Yet Another Virtual Oscilloscope for Arduino

/*
 * ADC sampling decimation factor. Only one of each DECIMATION_FACTOR
 * samples will be written to the buffer. Increase this value if you
 * are having problems with communication reliability.
 * 
 * The sampling frequency (in Hz) will be:
 * 
 *   Fs = 16000000 (CPU clock frequency) / 128 (ADC prescaler) /
 *        13 (cycles per conversion) / DECIMATION_FACTOR
 */

#define DECIMATION_FACTOR 2

/* 
 * A circular buffer to store up to 256 ADC samples. Indexes are of
 * "byte" type to make buffer overrun impossible.
 */

volatile unsigned int adcBuffer[256];
volatile byte adcWriteIndex=0;
byte adcReadIndex=0;
volatile bool triggered=false;

/* Digital pin states */

byte pinState[14];
byte pinPWM[14];

/* Synchronization settings */

volatile byte syncMode=0; /* 0 - off, 1 - rising edge, 2 - falling edge */
volatile byte syncSource=0; /* 0 - analog input, >0 - digital pin */
volatile unsigned int syncLevel=512; /* signal level for the oscilloscope to trigger */
byte syncOffset=128; /* how many samples before the trigger event will be displayed */

/* Packet size setting */

unsigned int packetSize=512;

void setup() {
/* 
 * Configure the ADC 
 * ADMUX:  REFS=01 (use AVCC for reference), MUX=0000 (use ADC0 input)

Given information:
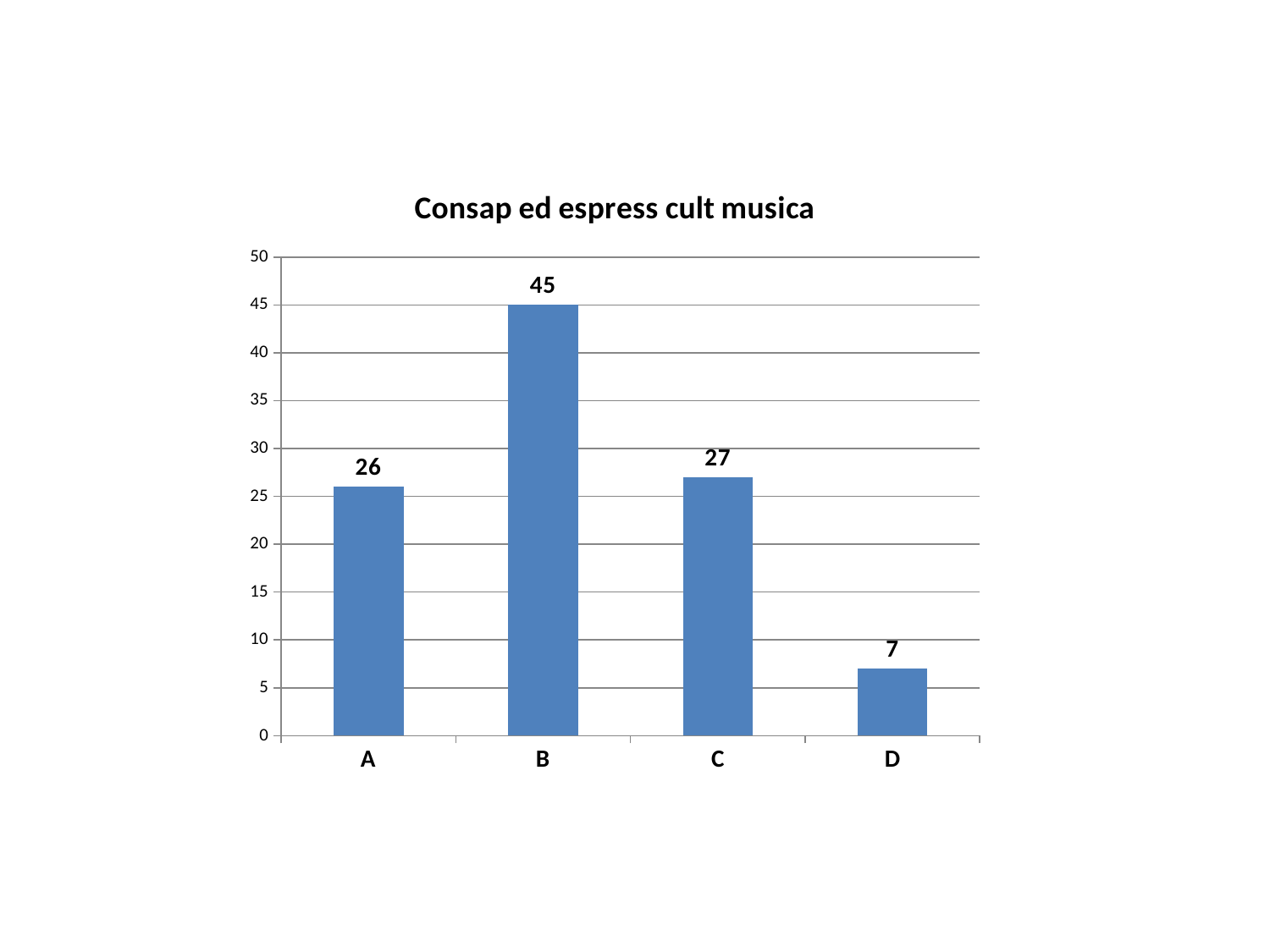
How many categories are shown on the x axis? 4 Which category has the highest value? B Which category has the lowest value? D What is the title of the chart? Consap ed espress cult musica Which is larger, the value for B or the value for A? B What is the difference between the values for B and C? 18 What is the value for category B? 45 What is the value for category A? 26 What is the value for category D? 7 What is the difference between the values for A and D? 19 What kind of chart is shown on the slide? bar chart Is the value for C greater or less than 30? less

==

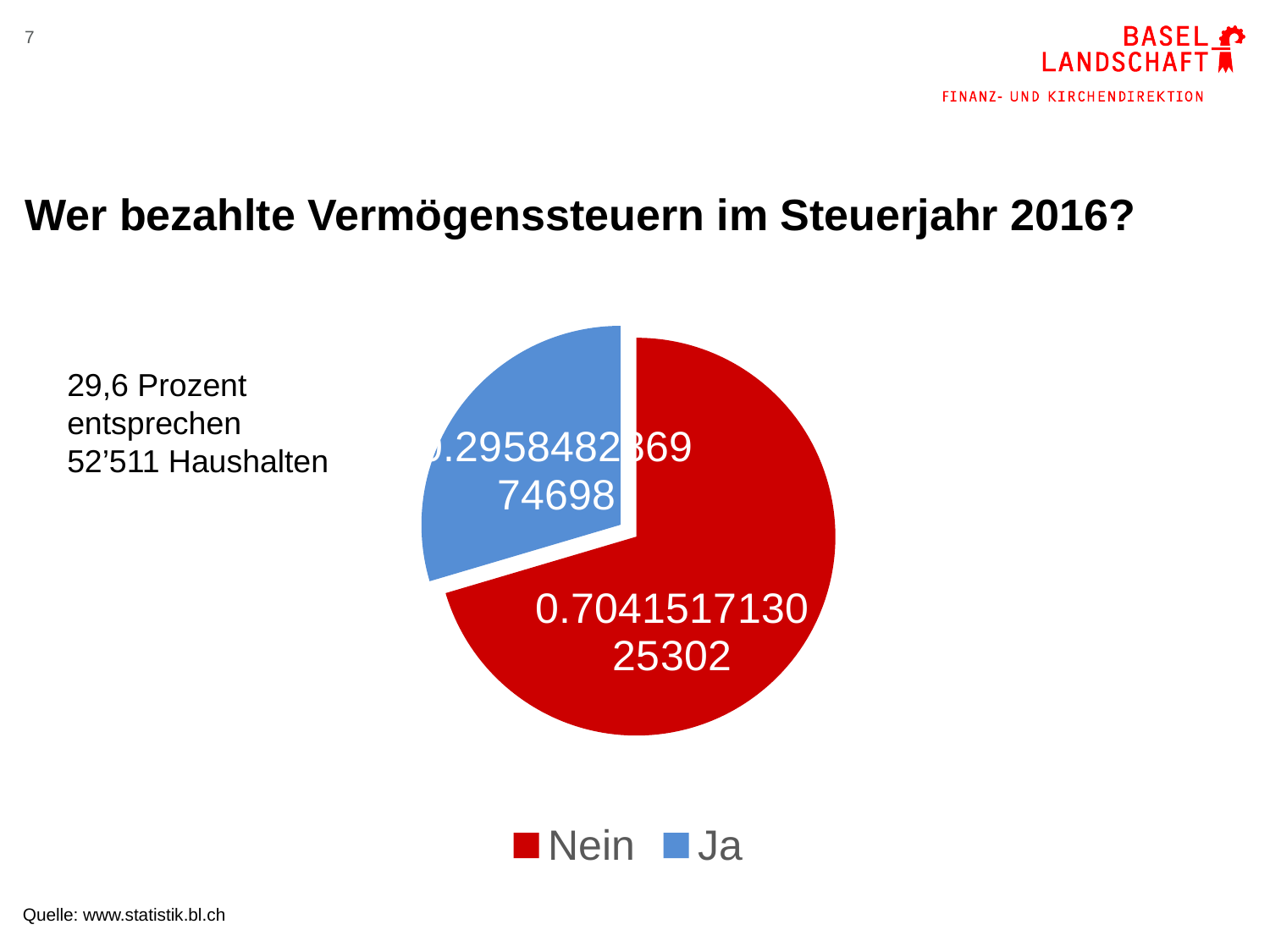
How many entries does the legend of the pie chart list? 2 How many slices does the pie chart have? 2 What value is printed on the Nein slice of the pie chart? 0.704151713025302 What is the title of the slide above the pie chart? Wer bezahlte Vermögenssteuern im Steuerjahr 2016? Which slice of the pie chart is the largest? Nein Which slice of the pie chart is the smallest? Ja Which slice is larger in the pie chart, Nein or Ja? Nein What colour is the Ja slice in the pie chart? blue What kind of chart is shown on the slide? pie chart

What is being asked:
Can you give the Arduino oscilloscope code again, starting with "volatile byte syncMode=0;" and going on through "(use ADC0 input)", with "syncLevel" renamed to "triggerLevel" throughout?

Answer to the problem:
volatile byte syncMode=0; /* 0 - off, 1 - rising edge, 2 - falling edge */
volatile byte syncSource=0; /* 0 - analog input, >0 - digital pin */
volatile unsigned int triggerLevel=512; /* signal level for the oscilloscope to trigger */
byte syncOffset=128; /* how many samples before the trigger event will be displayed */

/* Packet size setting */

unsigned int packetSize=512;

void setup() {
/* 
 * Configure the ADC 
 * ADMUX:  REFS=01 (use AVCC for reference), MUX=0000 (use ADC0 input)